The Vikings’ identity throughout this entire season has been centered around coming in clutch late in the game, making plays when needed, and winning close games. After the past few games and especially throughout the Patriots game, I felt that I was finally comfortable with that identity — then they nearly lost to the Jets. The Jets are certainly no longer the pushovers they used to be, but that offense is still not up to par, even with Mike White now running it in place of Zach Wilson. After a dominant first half, I thought that we were finally going to get our dominant blowout win, but then in traditional Vikings fashion, they nearly blew the game.
Both the Bills and Cowboys games can be attributed to flukes — neither is a sustainable way to win or lose. What cannot be attributed to fluke showings is the pattern of heart pounding barely-wins each and every week. I’ve been beating the drum all season that this isn’t a cause for concern; Minnesota will be fine, the tight games build the team’s resilience. I don’t intend to renounce that point of view; this is still a high quality team with a divisional round exit as its floor and a Super Bowl win as its ceiling. I have, however, realized one key point — the Vikings can lose to anyone. Playing down to competition such as early season Detroit and Chicago, Washington and the Jets, and especially the Saints is not something that teams such as Buffalo (see game vs Steelers), Chiefs (game @ 49ers), Eagles or Cowboys (both last week) do.

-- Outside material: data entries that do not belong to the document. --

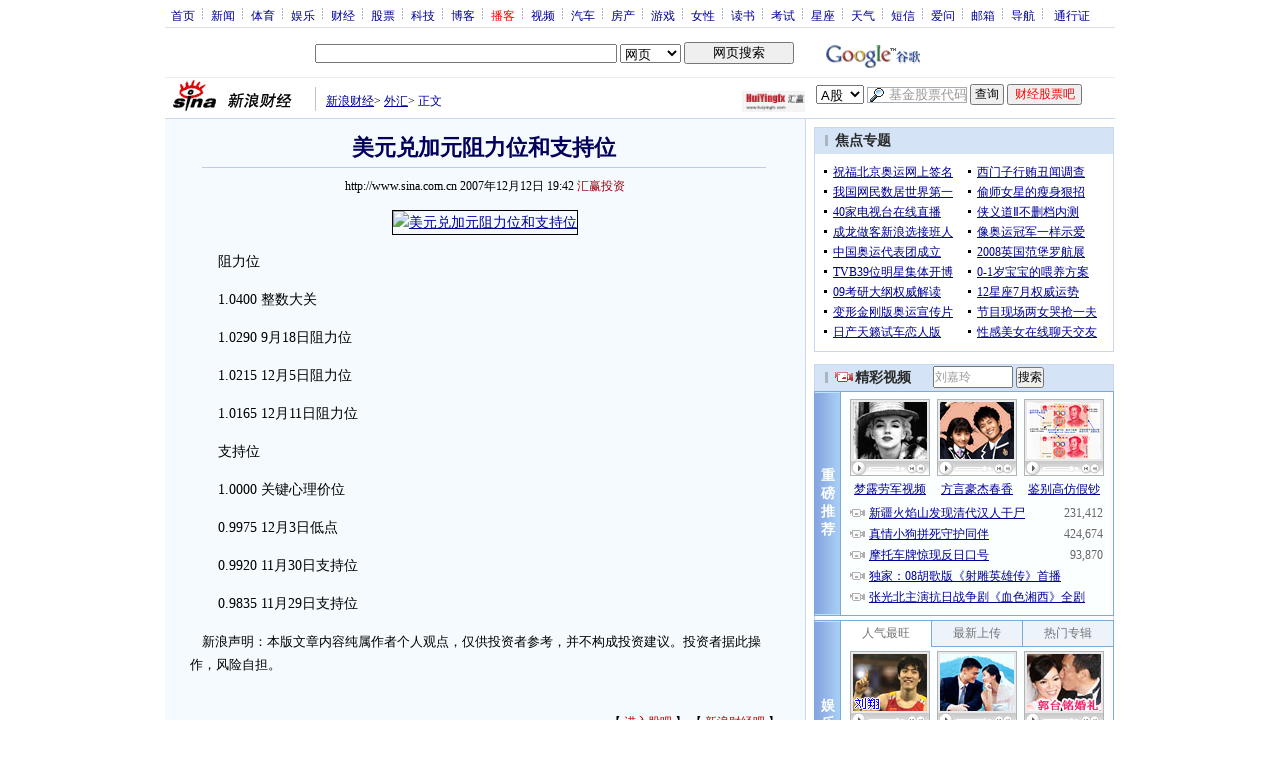

--- FILE ---
content_type: text/html; charset=utf-8
request_url: https://www.google.com/recaptcha/api2/aframe
body_size: 265
content:
<!DOCTYPE HTML><html><head><meta http-equiv="content-type" content="text/html; charset=UTF-8"></head><body><script nonce="7rIgpMyN1fPXexYPQhJQxg">/** Anti-fraud and anti-abuse applications only. See google.com/recaptcha */ try{var clients={'sodar':'https://pagead2.googlesyndication.com/pagead/sodar?'};window.addEventListener("message",function(a){try{if(a.source===window.parent){var b=JSON.parse(a.data);var c=clients[b['id']];if(c){var d=document.createElement('img');d.src=c+b['params']+'&rc='+(localStorage.getItem("rc::a")?sessionStorage.getItem("rc::b"):"");window.document.body.appendChild(d);sessionStorage.setItem("rc::e",parseInt(sessionStorage.getItem("rc::e")||0)+1);localStorage.setItem("rc::h",'1769026515769');}}}catch(b){}});window.parent.postMessage("_grecaptcha_ready", "*");}catch(b){}</script></body></html>

--- FILE ---
content_type: application/javascript; charset=utf-8
request_url: https://interface.sina.cn/general_utility_api.d.json?mod=non_standard_pdps_conf&from=pc&pdps=PDPS000000028572&callback=_sinaads_cbs_1768rv
body_size: 235
content:
_sinaads_cbs_1768rv({"result":{"status":{"code":0,"msg":"ok","from_cache":false,"timer":null,"time":1769026511.8752},"data":{"pdps_conf":[]}}})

For this reason and this reason only, the true odds of a Vikings Super Bowl run are lower than most 10-2 teams in NFL history. It hurts to admit, but a team that can only scrape by the Saints, Lions and Bears needs a dominant showing to place themselves squarely in the conversation. Minnesota has limited opportunities remaining to acquire that win, but with one of the easiest remaining schedules in the league, it’s entirely possible. It almost certainly has to come within the next 3 games, as the Vikings always play Chicago and Green Bay very closely.

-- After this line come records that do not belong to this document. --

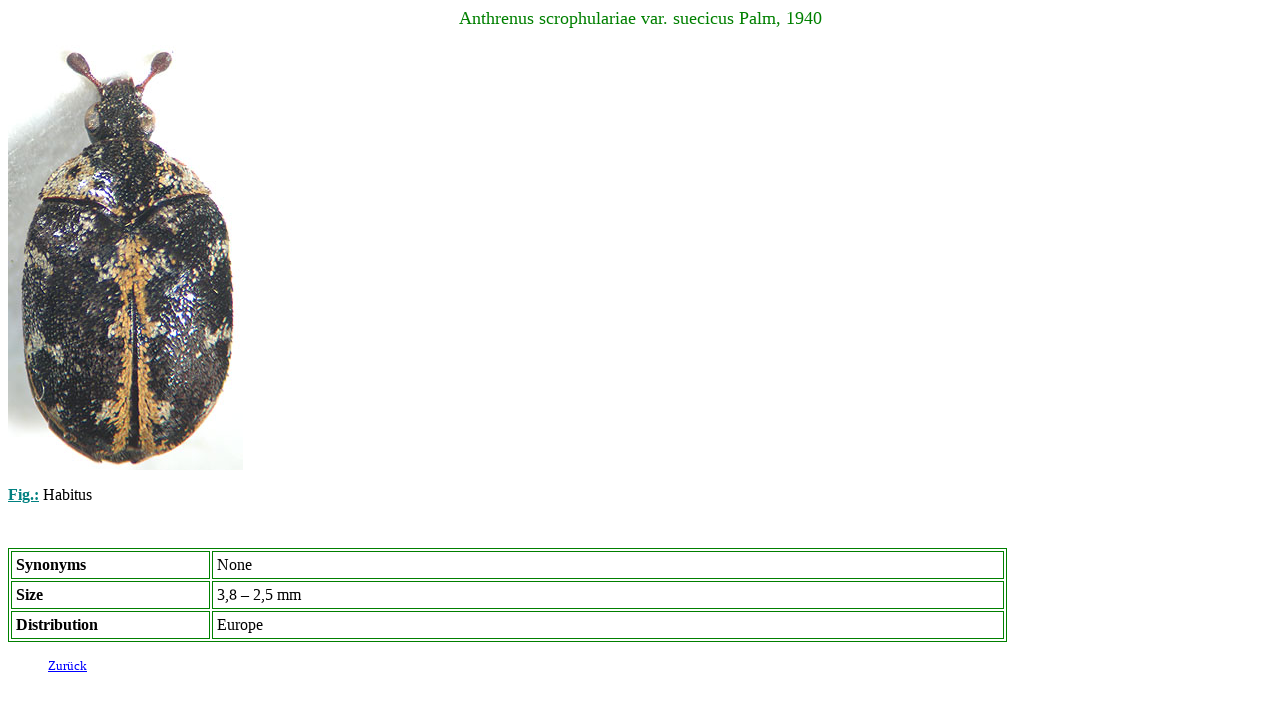

--- FILE ---
content_type: text/html
request_url: http://www.dermestidae.com/Anthrenussuecicus.html
body_size: 1065
content:
<!doctype html public "-//w3c//dtd html 4.0 transitional//en">
<html>
<head>
   <meta http-equiv="Content-Type" content="text/html; charset=iso-8859-1">
   <meta http-equiv="expires" content="50000">
   <meta name="robots" content="follow">
   <meta name="keywords" content="Dermestidae, Dermestidae, käfer, beetles, coleoptera, vorratsschädliche, lästlinge, ungeziefer, vorratsschädlinge, anthrenus, dermestes, attagenus, trogoderma, anthrenocerus, orphinus, orphilus, thaumaglossa, megatoma, dermestiden, anthrenen, kabinettkäfer, pelzkäfer, speckkäfer, museumskäfer, teppichkäfer, khaprakäfer, ctesias, globicornis, trinodes, reesa, tylodrias, heimatfaunistik, norddeutschland, insekten, insecta, Schleswig-Holstein, Hamburg, Niedersachsen, Niederelbegebiet, sammeln, Sammlungen, Vereine">
   <meta name="description" content="Dermestidae (Coleoptera) der Welt">
   <meta name="Generator" content="Microsoft FrontPage 5.0">
   <meta name="GENERATOR" content="Mozilla/4.51 [de]C-CCK-MCD DT  (Win95; I) [Netscape Communicator von T-Online]">
   <title>Anthrenus scrophulariae var. suecicus Palm, 1940</title>
</head>
<body link="#0000FF" vlink="#800080">

<center><font face="Arial Black"><font color="#008000"><font size=+1>Anthrenus 
scrophulariae var. suecicus Palm, 1940</font></font></font></center>

<p>
<img border="0" src="Anthrenusscrophulariaesuecicus.jpg" width="235" height="425">
<p><b><u><font color="#008080">Fig.:</font></u></b> Habitus<pre>&nbsp;</pre>

<table BORDER CELLPADDING=4 WIDTH="999" BORDERCOLOR="#008000" >
<tr>
<td VALIGN=TOP WIDTH="20%">
<h4 align="left" style="margin-top: 0; margin-bottom: 0">
Synonyms</h4>
</td>

<td VALIGN=TOP WIDTH="80%">
<p align="left" style="margin-top: 0; margin-bottom: 0">None</td>
</tr>

<tr>
<td VALIGN=TOP WIDTH="20%">
<p align="left" style="margin-top: 0; margin-bottom: 0"><b>Size</b></td>

<td VALIGN=TOP WIDTH="80%">
<p align="left" style="margin-top: 0; margin-bottom: 0">3,8 – 2,5 mm</td>
</tr>

<tr>
<td VALIGN=TOP WIDTH="20%">
<p align="left" style="margin-top: 0; margin-bottom: 0"><b>Distribution</b></td>

<td VALIGN=TOP WIDTH="80%">
<p align="left" style="margin-top: 0; margin-bottom: 0">Europe</td>
</tr>
</table>

<blockquote><font size=-1><a href="Abbildungen.html">Zur&uuml;ck</a></font></blockquote>

</body>
</html>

First we have the Lions, who have looked damn good since beginning the year 1-6. Detroit could potentially be the first ever team to start so poorly and come back to snatch a playoff spot, but it won’t be easy. Detroit needs to win against either the Vikings or Jets to even have a chance at the 7th seed; 8-9 won’t cut it even in such a weak year in the NFC. Winners of 2 of their last 3 games — both blowouts, first against the Giants and then the Jaguars — with a very close and competitive loss to the Bills sandwiched between those blowouts, the Lions are no longer a team to ignore. In fact, they have garnered so much respect following their recent performances that they are actually favored by almost a field goal over the Vikings at the time of writing. Those odds seemed unthinkable a mere few weeks ago, yet are our current reality. Thoroughly dismantling the favored Lions would go a long way towards Minnesota garnering that respect instead.
In Week 15 comes the Colts. Dallas just dropped 54 on this team and they don’t scare anyone, although it should be noted they were quite close to upsetting the Eagles just two weeks ago. I feel that this game is destined to end in a one score victory considering that aside from Dallas and New England the Colts have played most teams fairly close. A significant portion of the players on the Colts’ roster will be playing for their jobs either in Indianapolis or elsewhere next season; as a result, this team will play hard both for themselves and interim head coach Jeff Saturday. Indianapolis is bad, but I would be pretty surprised if Minnesota blew them out of the stadium.
In likely the last chance for a blowout victory this season, the New York Giants come to town on Christmas Eve. I’ve been yelling this into the void since at least Week 3: The Giants are bad. Their OL is bad. Their QB is worse. Their WRs are beyond awful; most should not be on an NFL roster, much less starting. Their saving grace is head coach Brian Daboll and a strong defensive line that brings the rest of the defense up along with it. However, that wasn’t enough to save this incredibly overrated team against the Detroit Lions and it certainly won’t be enough against the Vikings in Minnesota. This game could very well get out of hand, but New York has tended to play teams close primarily due to extremely impressive coaching.
The Vikings need their prove-it win after the heart attack-inducing Jets game. It almost certainly has to come within the next 3 games — the Detroit Lions, Indianapolis Colts, and New York Giants are up next. If I were a betting man, I’d run away with Vikings +2.5 against the Lions. It is, in my opinion, the best opportunity for a blowout win for the rest of the season, and I think the team knows it too. As Jalen Reagor told the media, the Vikings are winning this game. The only question is by how much. If they stick to Minnesota tradition and only win by single digits, they will then play two straight home games first against the Colts and then the Giants. If they want the blowout win, they’ll need to take it then. SKOL!